Я жила дальше. Днём я возилась в саду, как делала мама, а вечером, смыв землю с рук, я укладывала дочь спать. Я смотрела на неё, на её волосы цвета каштана, как тот каштан, который я посадила в левой части сада, и как его глаза, когда я была счастлива, а вокруг не было других деревьев. Я гладила её волосы, такие же мягкие, как трава подле яблонь, и думала, что этот сад, неотвратимо разрастающийся сад захватит и её.

Дочь не интересовалась садом. Она любила плавать в реке и кататься на велосипеде, она любила открытые просторы и мальчишечьи игры. Но я заметила, что саду не всё равно. Я заметила, каким манящим и тихим становится он, когда она играет рядом. Как смотрят на неё сливы, будто невзначай поворачивая ветки с лучшими цветами. Как зреют ягоды голубики и красная брусника прямо на окраине — просто подойди и сорви. И, как только она протянет руку, сад пустит корни ей в сердце, и будет с ней, куда бы она ни бежала. «Не ешь! — как-то раз закричала я. — Выплюнь, выплюнь скорее!» А из глубин сада на меня смотрела тень мамы и покачивала головой: «Ничего у тебя не выйдет».

И я поняла, что надо делать. Я прошла в самое сердце сада — где рос клён-отец, где гуляла тень моей мамы. Я не взяла свечу, нет, сад бы догадался сразу. Я спрятала коробок спичек в нагрудном кармане и, затаив дыхание, пошла к самому старому дереву. Мама запрещала мне есть его плоды. «Оно ядовитое, — говорила она. — Оно тебя погубит», — предупреждала меня мама. Мне было нечего терять. Я сорвала сочный плод и надкусила — вкус был ужасен, но я стерпела. Потом быстро чиркнула спичкой и подожгла сад. Мякоть медленно таяла у меня во рту.
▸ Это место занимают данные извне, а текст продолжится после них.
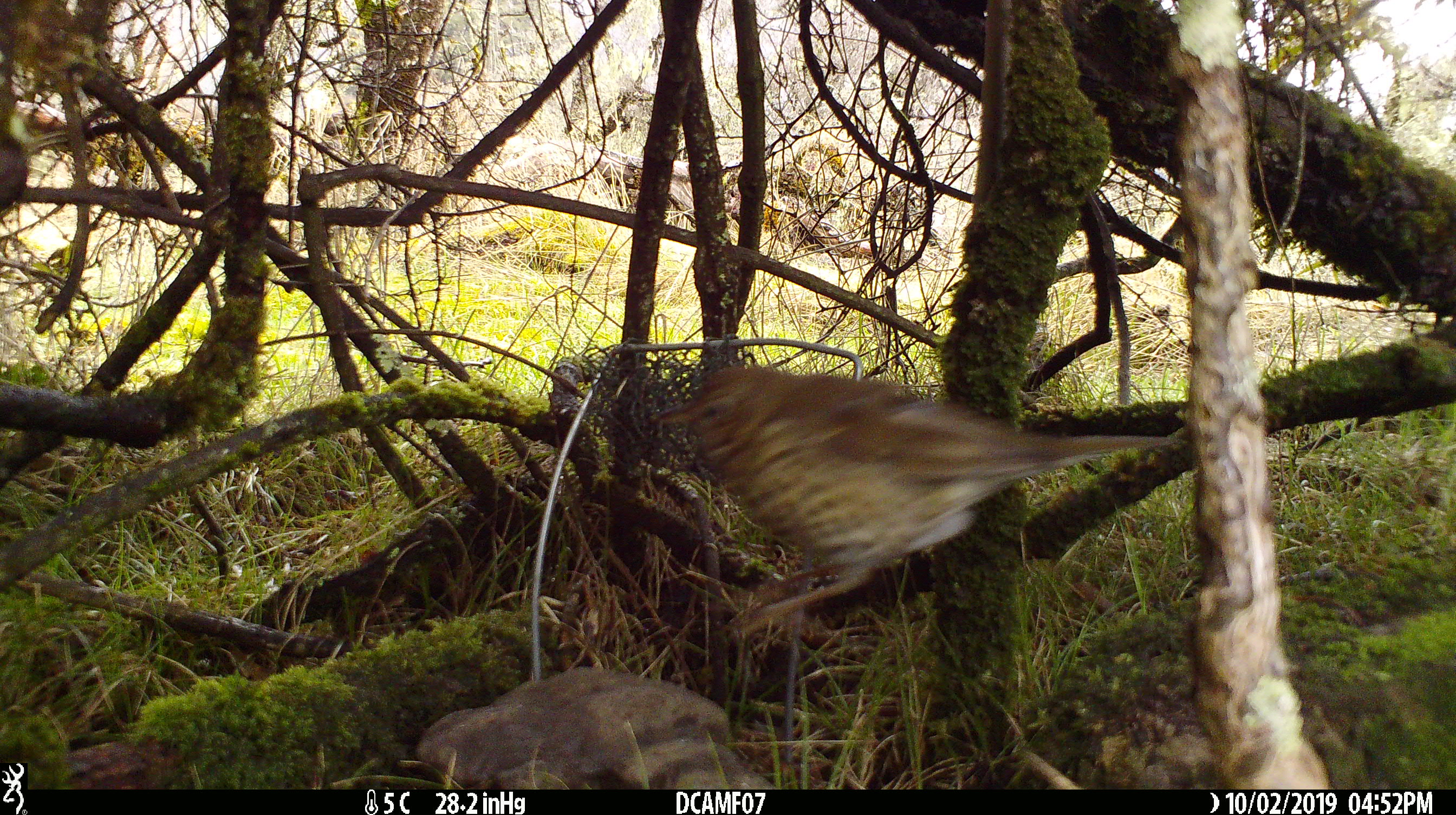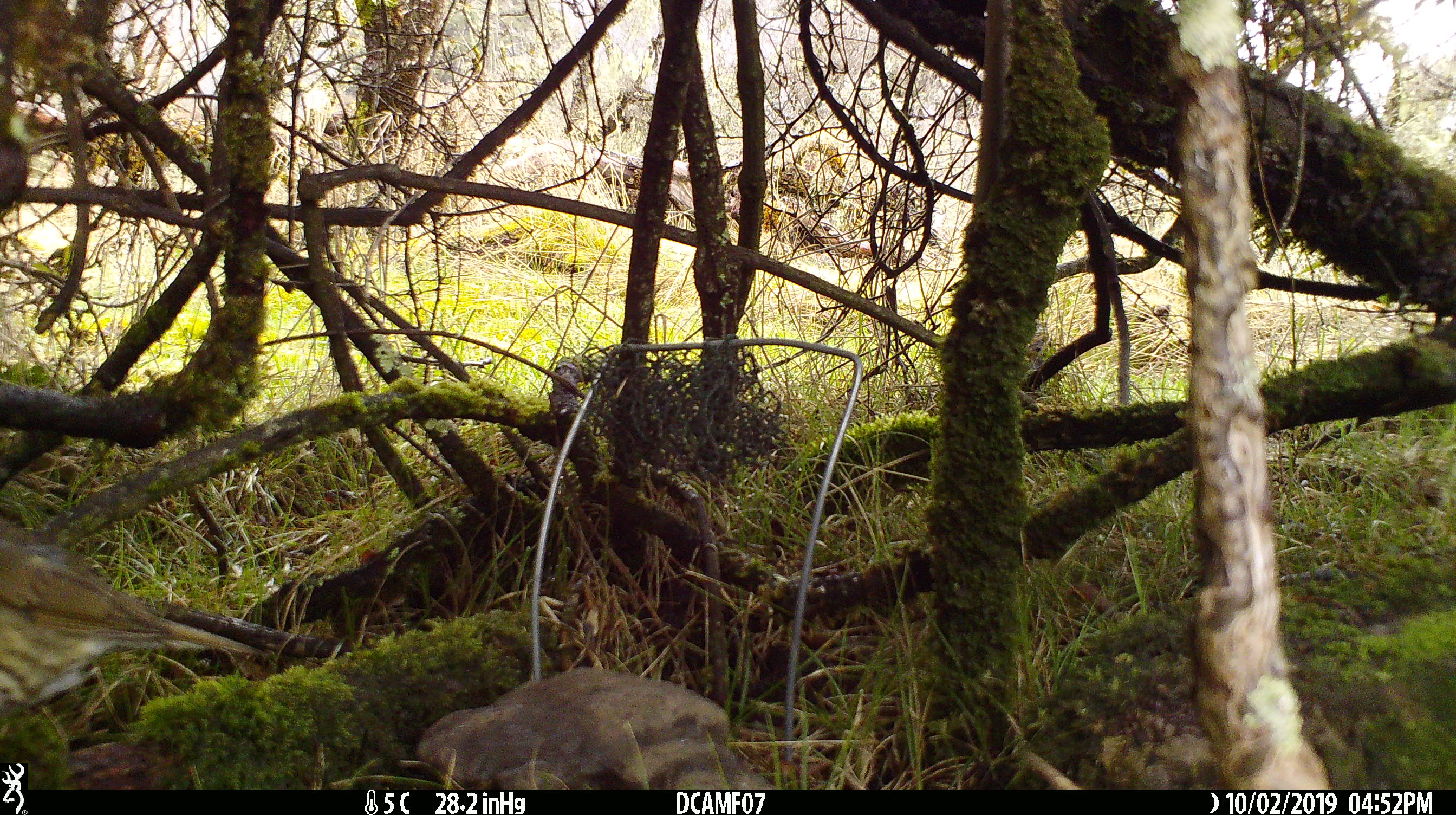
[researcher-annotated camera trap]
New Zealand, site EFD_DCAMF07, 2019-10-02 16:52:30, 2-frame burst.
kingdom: Animalia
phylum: Chordata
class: Aves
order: Passeriformes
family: Turdidae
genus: Turdus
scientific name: Turdus philomelos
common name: song thrush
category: thrush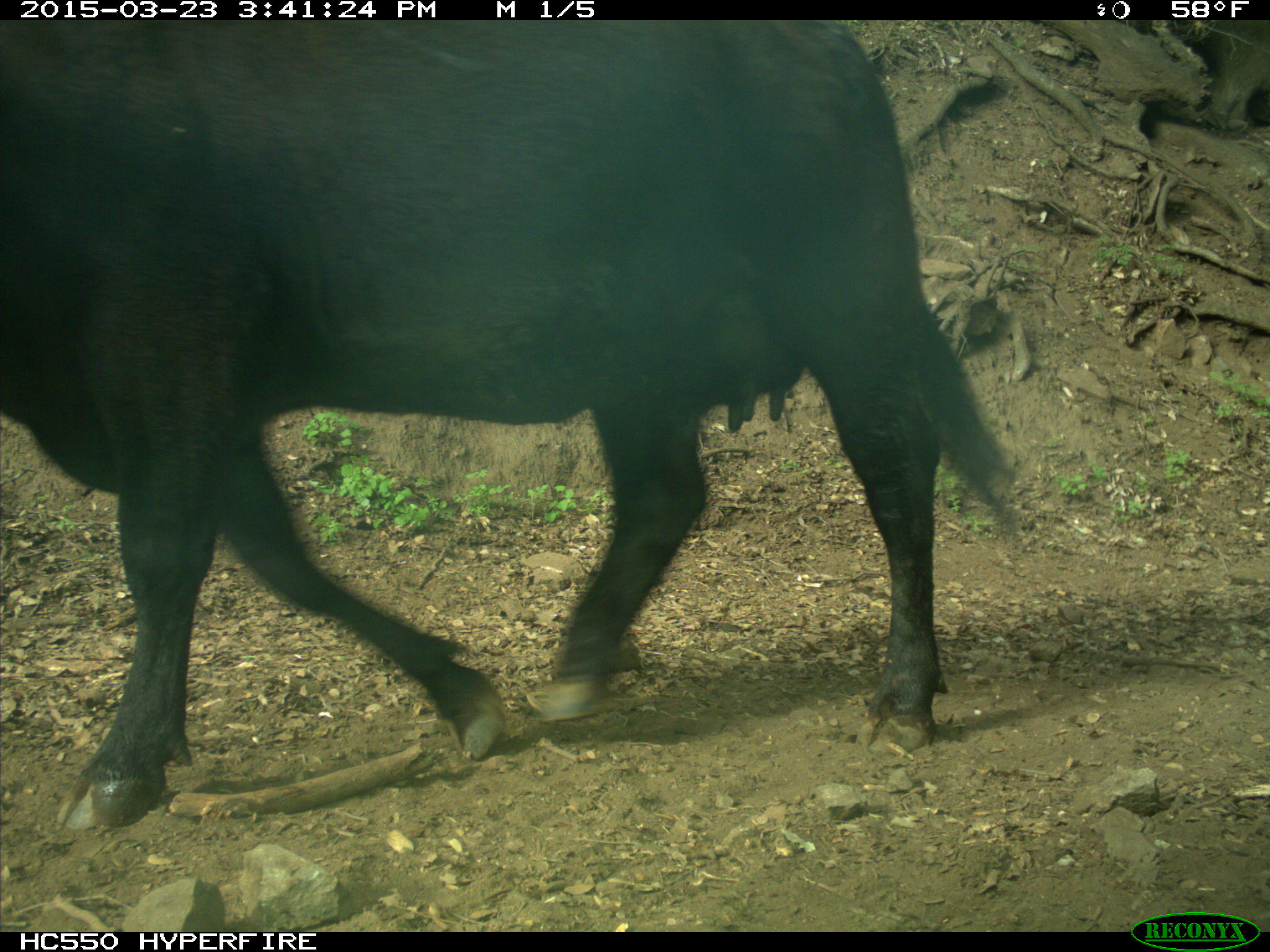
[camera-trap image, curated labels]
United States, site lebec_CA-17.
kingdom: Animalia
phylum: Chordata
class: Mammalia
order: Artiodactyla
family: Bovidae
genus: Bos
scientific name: Bos taurus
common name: domestic cow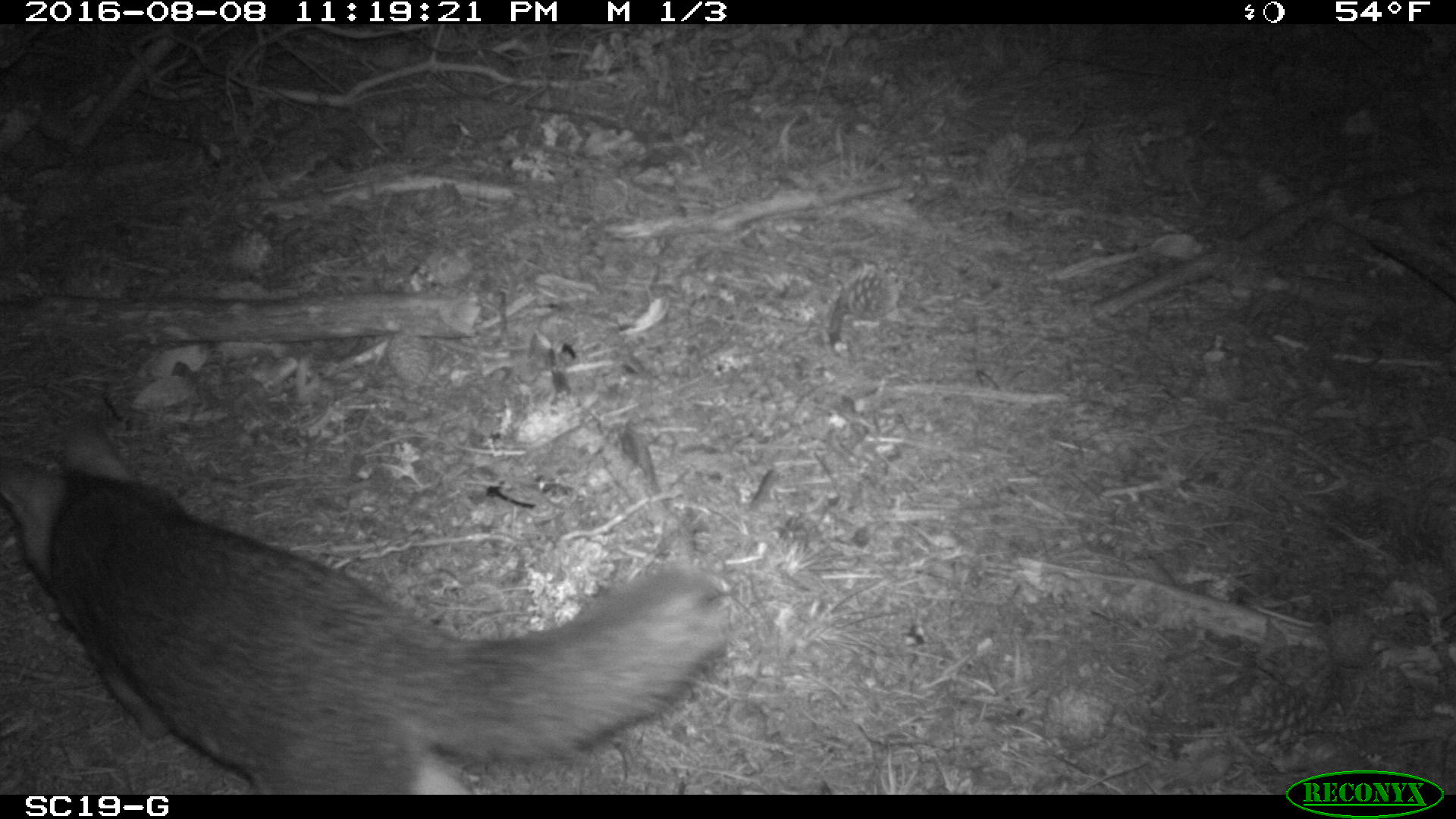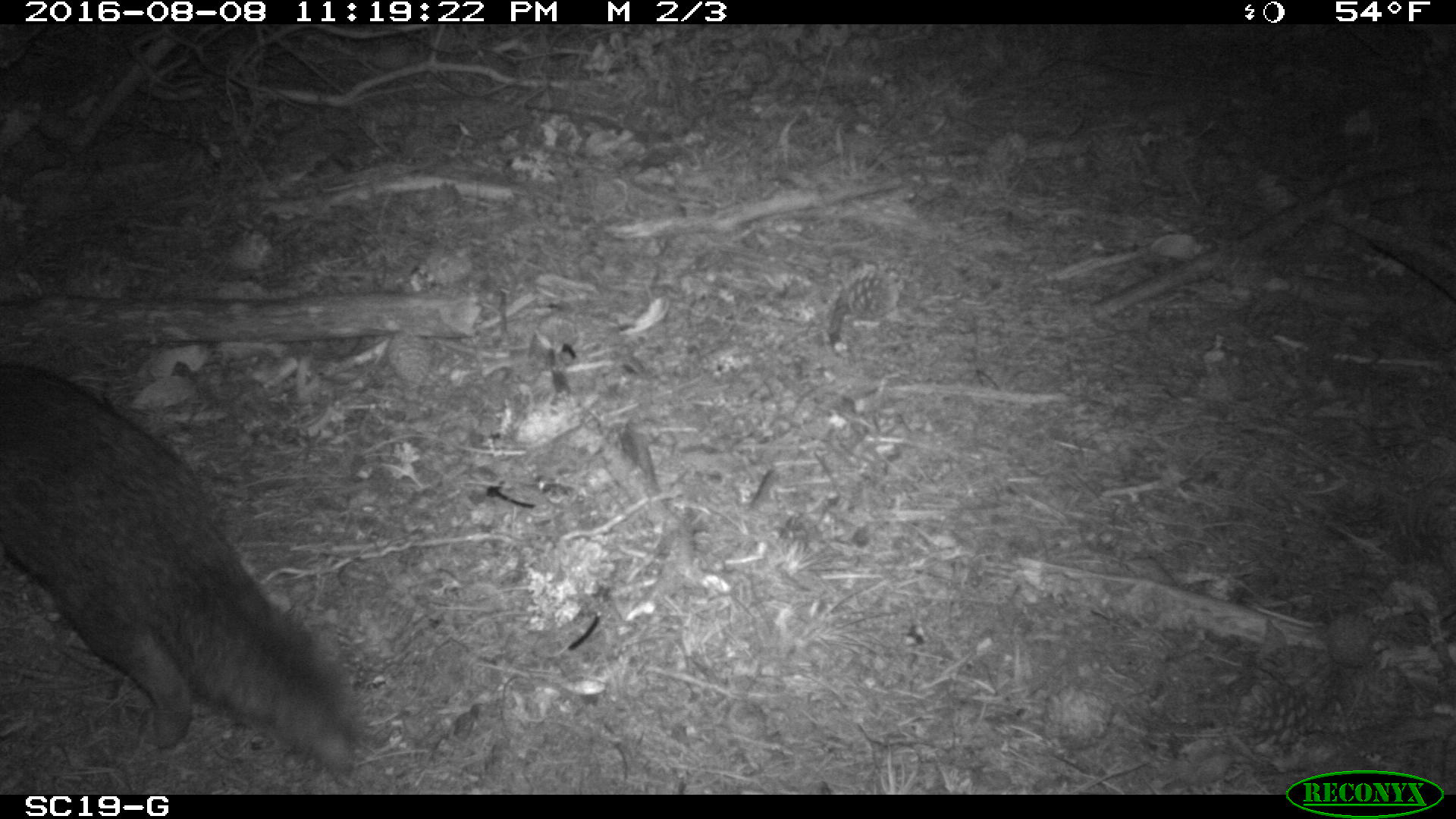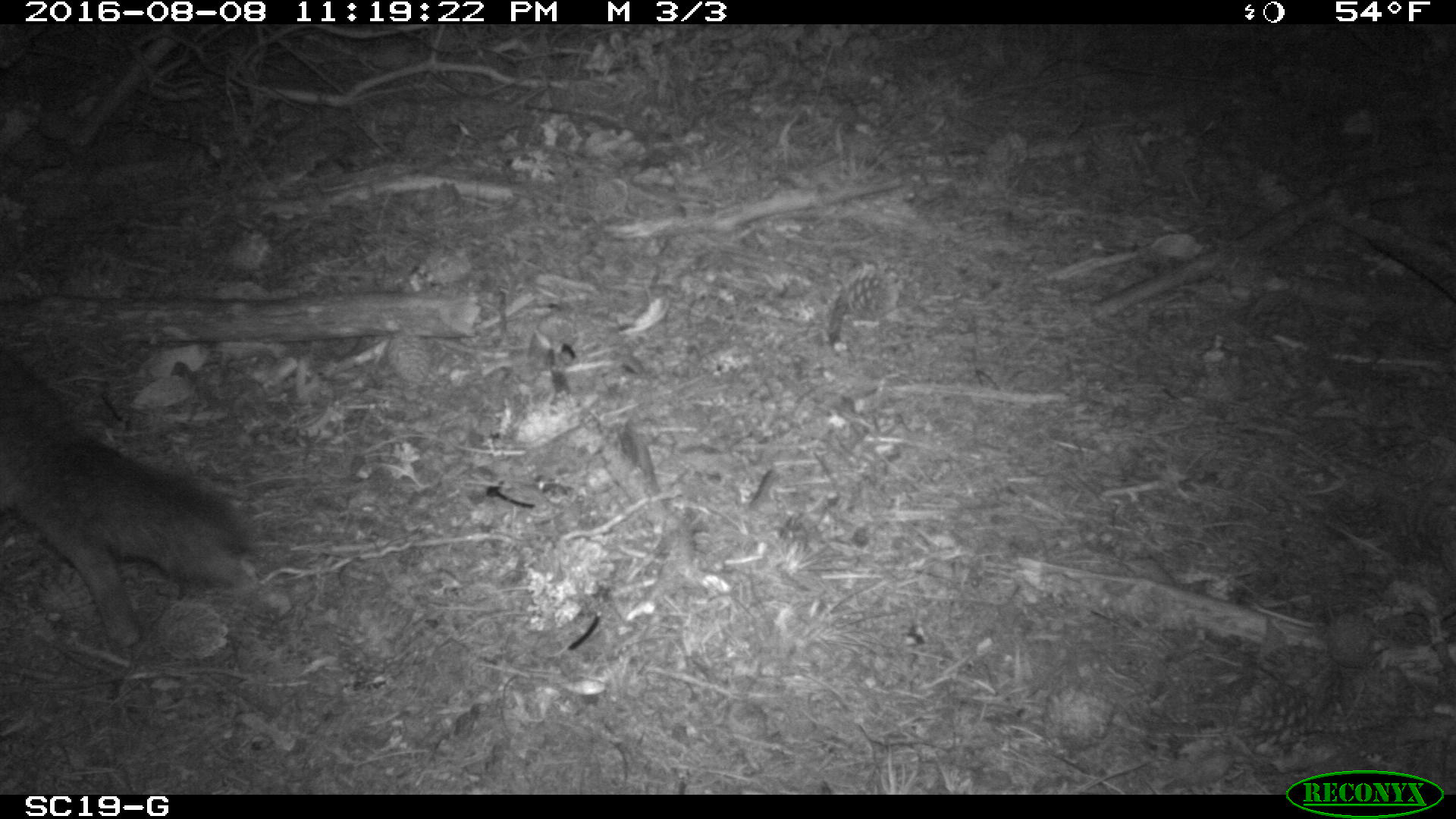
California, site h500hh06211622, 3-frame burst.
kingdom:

И вместе с ней таял туман в моей голове: я вспоминала, как мама улыбалась и готовила завтрак. Как её лицо было молодым, а глаза родными и спокойными. Потом я вспомнила отца. «Прощай, мой цветочек!» — сказал мне папа. Я оглянулась и увидела, что сад вокруг меня пылает, что ему не спастись. А рядом стоял призрак матери. Она не пыталась меня остановить. Она держалась рукой за пустую грудь, где когда-то было сердце, и тихо плакала. Я плакала тоже. Теперь я помнила, что когда-то она меня любила. Что блины с крыжовником были в детстве. Что перед уходом отец ласково прощался со мной.

Сад горел, а я лежала на земле и рыдала. У меня не было сил уйти. Я таяла вместе со своим страхом и садом. Я была готова исчезнуть, потому что знала — тогда дочь сможет остаться. Сначала я думала, что сгорю. Но потом я поняла, что я вытеку со слезами и впитаюсь в землю, из которой рос мой сад, который я ненавидела, за которым я ухаживала, не жалея сил, и который сожгла. Слёзы шипели и испарялись, сталкиваясь с пламенем. Но их становилось всё больше, а огонь угасал.

Когда я очнулась первый раз, вокруг было темно. Я думала, вокруг меня теперь всегда будет ночь. Пусть, зато дочь получила жизнь. Когда я открыла глаза во второй раз, светило утреннее солнце, а моя дочь сидела рядом. «Мама, мама, смотри, сад стал другим!» — сказала она. И я посмотрела в третий раз: рядом с нами росли только цветы — нежные незабудки с лепестками, как небо, которое не заслоняют ветви. И вокруг не было ни единого дерева. Словно впервые я увидела дорогу за забором. И там, на дороге, у калитки, стоял мужчина. И глаза у него были такого же цвета, как волосы моей дочери.